韓国はベトナム戦争で犠牲者5000人
続いて議論しなければいけないのは、国連の平和維持活動(PKO)との兼ね合いである。現行のPKO協力法では自衛隊に許されるのは後方支援だけで、武力行使はできないことになっている。集団的自衛権が解禁された場合、自衛隊はどこまでPKOに従事できるのか。
これも過去の事例からエグザンプルを挙げて問い詰めるのが効果的。私ならこのように質問する。
「安倍さんが頭の中に描いている普通の国とは、どこの国ですか? 韓国ですか?」
過去10年のPKOを振り返っただけでもソマリア、アンゴラ、西サハラ、東ティモール、レバノン、ハイチ、アフガニスタンなど10回以上実施されているが、アジア太平洋地域でPKOに積極的なのが韓国とオーストラリアだ。韓国は現国連事務総長を出していることもあって熱心だが、東ティモールでは5人、アフガンでは3人の死者を出している。もっと言えば、韓国はベトナム戦争に最大5万人派遣して約5000人(10%)の犠牲者を出しているのだ。
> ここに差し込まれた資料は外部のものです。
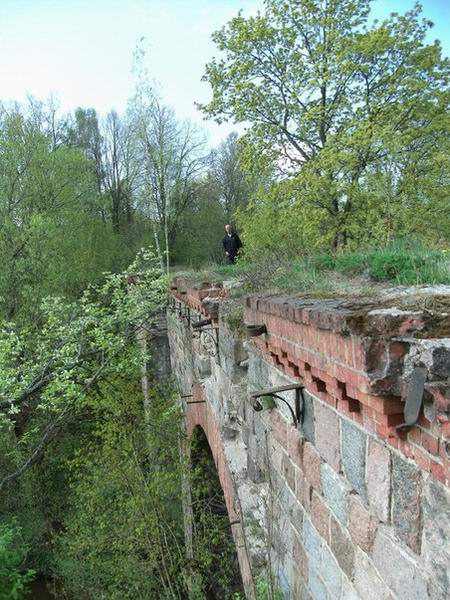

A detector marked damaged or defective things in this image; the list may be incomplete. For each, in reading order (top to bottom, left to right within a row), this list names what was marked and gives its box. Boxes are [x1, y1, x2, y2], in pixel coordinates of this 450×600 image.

「5000人の犠牲者を出すのが普通の国か?」と安倍首相を攻めれば、「いやいや、韓国は特殊な国だ」と絶対に言い始めるはずだ。
ではオーストラリアはどうか。オーストラリアはほとんどのPKOに派遣しているし、多国籍軍にも率先して参加している。オーストラリアのジョン・ハワード元首相とイギリスのトニー・ブレア元首相は「ブッシュのポチ」と呼び称されたほどだ。
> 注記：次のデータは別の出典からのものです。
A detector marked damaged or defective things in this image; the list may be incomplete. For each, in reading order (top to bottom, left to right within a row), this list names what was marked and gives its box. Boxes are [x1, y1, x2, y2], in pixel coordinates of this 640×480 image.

恐らく安倍首相は「オーストラリアも違う」と言うだろう。同様にPKOに積極的に参加しているイギリス、フランス、ポーランドなども決して、「普通の国」などではない。同じ敗戦国のドイツにしてもアフガンで54人の犠牲者を出している。実際、アメリカに要請されてアフガニスタンに派兵した国は14カ国になるが全ての国が2桁以上の戦死者を出している(表参照)。日本が「普通の国」ではなかったことの幸せをこの表を見ながら感じてもらいたい。
エグザンプルを挙げていくと、結局、安倍首相は答えられなくなる。最終的には「普通の国ではあるが過去に事例はない」と認めざるをえなくなるのだ。つまり、安倍首相の言う普通の国とは「安倍首相の御意のままにアメリカ軍に協力する“特殊な国”」ということになるだろう。